__Brano da leggere__
▶
Il caso di un animale che vola, è emblematico. Non c’è cosa più affascinante ed evocativa del senso della libertà dello spiccare in volo, cosa che abbiamo ammirato per secoli e secoli prima di tentare di emulare questa caratteristica esistente in natura costruendo marchingegni che lo facciano per noi facendoci provare quel senso di ebbrezza impagabile.
Gli uccelli volano, amici miei. Il loro cervello, il loro corpo, la loro vista e tutti i loro sensi si sono evoluti in funzione di questa cosa. Di una vita nell’aria.
Noi li mettiamo in gabbia, e non prendiamoci in giro dicendoci che la voliera o l’appartamento non siano solo una gabbia appena un po’ più spaziosa, ma di infima misura rispetto ai cieli del pianeta. È qualcosa il cui confronto è talmente impietoso da far sorridere.
Il taglio delle remigranti, se correttamente eseguito è del tutto indolore per l’animale. È realmente assimilabile al taglio di capelli e unghie per un essere umano.
La conseguenza non lo è affatto, su questo non ci piove, ma di cosa stiamo parlando? Tiriamo in mezzo la libertà, il volo, il privare queste creature della loro funzione più bella! Lo abbiamo già fatto amici, e senza tagliare nemmeno una piuma, quando abbiamo scelto di averlo.
◀
__Cosa si chiede__
Riscrivi per intero, per favore, il brano qui sopra sul taglio delle remigranti, senza cambiare nulla.

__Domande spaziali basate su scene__
▶
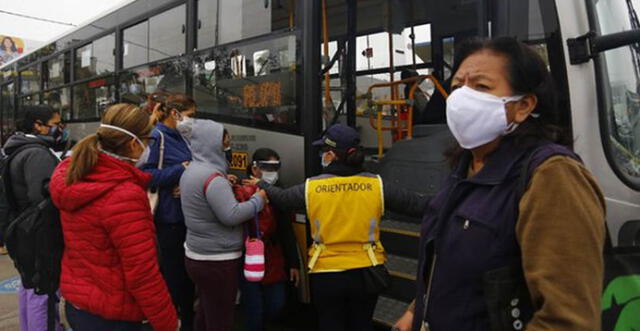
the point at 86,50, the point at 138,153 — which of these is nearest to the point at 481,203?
the point at 138,153

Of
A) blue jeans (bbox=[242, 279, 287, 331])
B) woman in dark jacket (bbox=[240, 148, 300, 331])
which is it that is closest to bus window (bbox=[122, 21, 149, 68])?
woman in dark jacket (bbox=[240, 148, 300, 331])

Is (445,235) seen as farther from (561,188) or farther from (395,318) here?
(395,318)

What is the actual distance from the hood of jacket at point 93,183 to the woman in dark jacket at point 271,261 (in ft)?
3.90

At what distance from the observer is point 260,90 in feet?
11.9

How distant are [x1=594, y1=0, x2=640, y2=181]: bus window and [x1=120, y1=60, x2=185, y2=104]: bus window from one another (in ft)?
11.6

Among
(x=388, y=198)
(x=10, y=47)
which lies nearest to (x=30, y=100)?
(x=388, y=198)

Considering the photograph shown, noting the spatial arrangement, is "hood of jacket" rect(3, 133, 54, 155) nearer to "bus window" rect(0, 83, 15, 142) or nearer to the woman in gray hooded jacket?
the woman in gray hooded jacket

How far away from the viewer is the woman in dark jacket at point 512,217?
1.01 m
◀
__Soluzione__
Il caso di un animale che vola, è emblematico. Non c’è cosa più affascinante ed evocativa del senso della libertà dello spiccare in volo, cosa che abbiamo ammirato per secoli e secoli prima di tentare di emulare questa caratteristica esistente in natura costruendo marchingegni che lo facciano per noi facendoci provare quel senso di ebbrezza impagabile.
Gli uccelli volano, amici miei. Il loro cervello, il loro corpo, la loro vista e tutti i loro sensi si sono evoluti in funzione di questa cosa. Di una vita nell’aria.
Noi li mettiamo in gabbia, e non prendiamoci in giro dicendoci che la voliera o l’appartamento non siano solo una gabbia appena un po’ più spaziosa, ma di infima misura rispetto ai cieli del pianeta. È qualcosa il cui confronto è talmente impietoso da far sorridere.
Il taglio delle remigranti, se correttamente eseguito è del tutto indolore per l’animale. È realmente assimilabile al taglio di capelli e unghie per un essere umano.
La conseguenza non lo è affatto, su questo non ci piove, ma di cosa stiamo parlando? Tiriamo in mezzo la libertà, il volo, il privare queste creature della loro funzione più bella! Lo abbiamo già fatto amici, e senza tagliare nemmeno una piuma, quando abbiamo scelto di averlo.